» **Passage for review**
---------------

In contrast to the previous work, H. Do [28] conducted data-driven research evaluate a building’s HVAC efficiency using building assessors, electricity demand, and outdoor environmental data. The building assessors’ data were used to estimate the HVAC system size and then estimate the HVAC system’s electricity demand curve. To define if the HVAC system was operating as expected, the authors proposed an HVAC efficiency rating to compare the model’s predictions and the actual performance data and considered as a case study 39 occupied residential buildings in Austin, Texas. The study concluded that 85% of the analyzed buildings had an efficient HVAC system, while 15% did not. The proposed HVAC efficiency rating can help to identify HVAC systems in need of energy efficiency upgrades.

---------------

(Extracted records)
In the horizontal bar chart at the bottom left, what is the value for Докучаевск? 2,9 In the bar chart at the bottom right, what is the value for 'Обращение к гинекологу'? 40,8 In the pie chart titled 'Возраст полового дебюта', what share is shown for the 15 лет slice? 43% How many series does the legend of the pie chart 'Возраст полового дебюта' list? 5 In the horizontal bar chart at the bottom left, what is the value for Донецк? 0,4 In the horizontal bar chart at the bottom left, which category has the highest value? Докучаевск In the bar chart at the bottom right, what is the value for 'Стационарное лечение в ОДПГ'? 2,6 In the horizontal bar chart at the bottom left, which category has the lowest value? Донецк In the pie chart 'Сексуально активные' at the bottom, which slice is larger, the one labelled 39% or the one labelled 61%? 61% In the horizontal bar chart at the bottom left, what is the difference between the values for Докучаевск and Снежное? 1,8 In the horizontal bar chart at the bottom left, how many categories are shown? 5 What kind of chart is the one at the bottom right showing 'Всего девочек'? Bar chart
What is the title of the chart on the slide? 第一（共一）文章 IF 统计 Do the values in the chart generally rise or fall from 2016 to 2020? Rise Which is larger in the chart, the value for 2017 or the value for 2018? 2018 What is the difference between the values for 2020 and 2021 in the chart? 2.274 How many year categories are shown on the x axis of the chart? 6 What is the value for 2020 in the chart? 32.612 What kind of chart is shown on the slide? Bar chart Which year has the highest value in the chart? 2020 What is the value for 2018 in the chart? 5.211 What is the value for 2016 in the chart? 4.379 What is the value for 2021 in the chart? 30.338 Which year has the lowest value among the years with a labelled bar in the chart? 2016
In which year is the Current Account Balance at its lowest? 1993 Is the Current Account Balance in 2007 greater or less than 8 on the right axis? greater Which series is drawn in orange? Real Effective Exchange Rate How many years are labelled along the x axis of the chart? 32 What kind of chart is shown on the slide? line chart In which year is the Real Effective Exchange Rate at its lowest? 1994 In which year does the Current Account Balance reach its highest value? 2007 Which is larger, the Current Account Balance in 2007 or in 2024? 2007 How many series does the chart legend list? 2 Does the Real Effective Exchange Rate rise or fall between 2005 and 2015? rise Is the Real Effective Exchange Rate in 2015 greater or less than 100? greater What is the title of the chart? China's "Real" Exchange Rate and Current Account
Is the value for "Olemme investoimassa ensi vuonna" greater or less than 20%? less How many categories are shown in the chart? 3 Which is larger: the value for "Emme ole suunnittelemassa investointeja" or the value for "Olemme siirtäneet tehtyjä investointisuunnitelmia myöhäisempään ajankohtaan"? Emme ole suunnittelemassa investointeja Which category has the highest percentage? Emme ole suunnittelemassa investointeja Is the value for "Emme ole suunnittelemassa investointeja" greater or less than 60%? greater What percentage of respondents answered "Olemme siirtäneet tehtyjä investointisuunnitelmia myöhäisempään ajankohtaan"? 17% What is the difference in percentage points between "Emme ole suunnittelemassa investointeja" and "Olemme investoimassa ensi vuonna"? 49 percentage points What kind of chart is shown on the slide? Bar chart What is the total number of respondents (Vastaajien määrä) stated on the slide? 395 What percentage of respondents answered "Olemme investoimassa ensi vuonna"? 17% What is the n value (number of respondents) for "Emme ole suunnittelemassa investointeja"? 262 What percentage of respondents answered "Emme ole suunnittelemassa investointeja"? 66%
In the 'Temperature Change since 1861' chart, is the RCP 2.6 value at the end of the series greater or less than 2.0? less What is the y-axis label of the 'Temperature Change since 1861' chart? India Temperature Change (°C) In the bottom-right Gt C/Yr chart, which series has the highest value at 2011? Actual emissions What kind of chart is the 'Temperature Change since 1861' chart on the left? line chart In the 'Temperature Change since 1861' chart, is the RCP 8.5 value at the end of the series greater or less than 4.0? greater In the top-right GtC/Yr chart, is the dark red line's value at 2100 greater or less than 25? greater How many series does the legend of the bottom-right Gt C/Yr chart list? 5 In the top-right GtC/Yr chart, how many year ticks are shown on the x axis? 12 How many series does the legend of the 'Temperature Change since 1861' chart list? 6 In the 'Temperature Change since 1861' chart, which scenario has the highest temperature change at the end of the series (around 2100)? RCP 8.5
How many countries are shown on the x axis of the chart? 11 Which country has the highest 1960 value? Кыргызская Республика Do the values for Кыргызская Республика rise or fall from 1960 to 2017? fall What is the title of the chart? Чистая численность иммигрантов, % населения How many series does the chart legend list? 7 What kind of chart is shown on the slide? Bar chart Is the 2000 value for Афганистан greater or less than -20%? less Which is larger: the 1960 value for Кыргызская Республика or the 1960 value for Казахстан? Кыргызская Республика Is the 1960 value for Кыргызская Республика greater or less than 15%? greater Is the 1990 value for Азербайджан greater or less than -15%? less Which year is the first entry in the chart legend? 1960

---------------

» **Work item A**
From the HVAC efficiency passage, reproduce the part that opens with the words containing "In contrast to" and closes with "energy efficiency upgrades.".
» **Work item B**
Write what comes next in the HVAC efficiency passage, picking up after its final sentence.

» **Answer section A**
In contrast to the previous work, H. Do [28] conducted data-driven research evaluate a building’s HVAC efficiency using building assessors, electricity demand, and outdoor environmental data. The building assessors’ data were used to estimate the HVAC system size and then estimate the HVAC system’s electricity demand curve. To define if the HVAC system was operating as expected, the authors proposed an HVAC efficiency rating to compare the model’s predictions and the actual performance data and considered as a case study 39 occupied residential buildings in Austin, Texas. The study concluded that 85% of the analyzed buildings had an efficient HVAC system, while 15% did not. The proposed HVAC efficiency rating can help to identify HVAC systems in need of energy efficiency upgrades.

» **Answer section B**
W. Jung [29] addressed the importance of reducing unnecessary energy consumption by considering the human-in-the-loop in HVAC operations. The authors used a structured literature review approach, which involved investigating the human-in-the-loop according to two human dynamics parameters that drive user-centric operations of HVAC systems: occupancy and comfort. The paper proposed a five-tier hierarchical taxonomy (human-in-the-loop HVAC modality, building type, measurement techniques, sensing performance, and HVAC performance). The studies in the paper were classified based on their contributions to occupancy- and comfort-driven human-in-the-loop HVAC operations. Besides, the authors distinguished simulations from field evaluations to assess the actual viability and challenges in achieving the desirable results in practice. The authors also used a hype cycle model to qualitatively evaluate the developments of different technologies for human-in-the-loop HVAC operations from a research perspective. The identification of energy-efficient opportunities relies mainly on the human-in-the-loop experience.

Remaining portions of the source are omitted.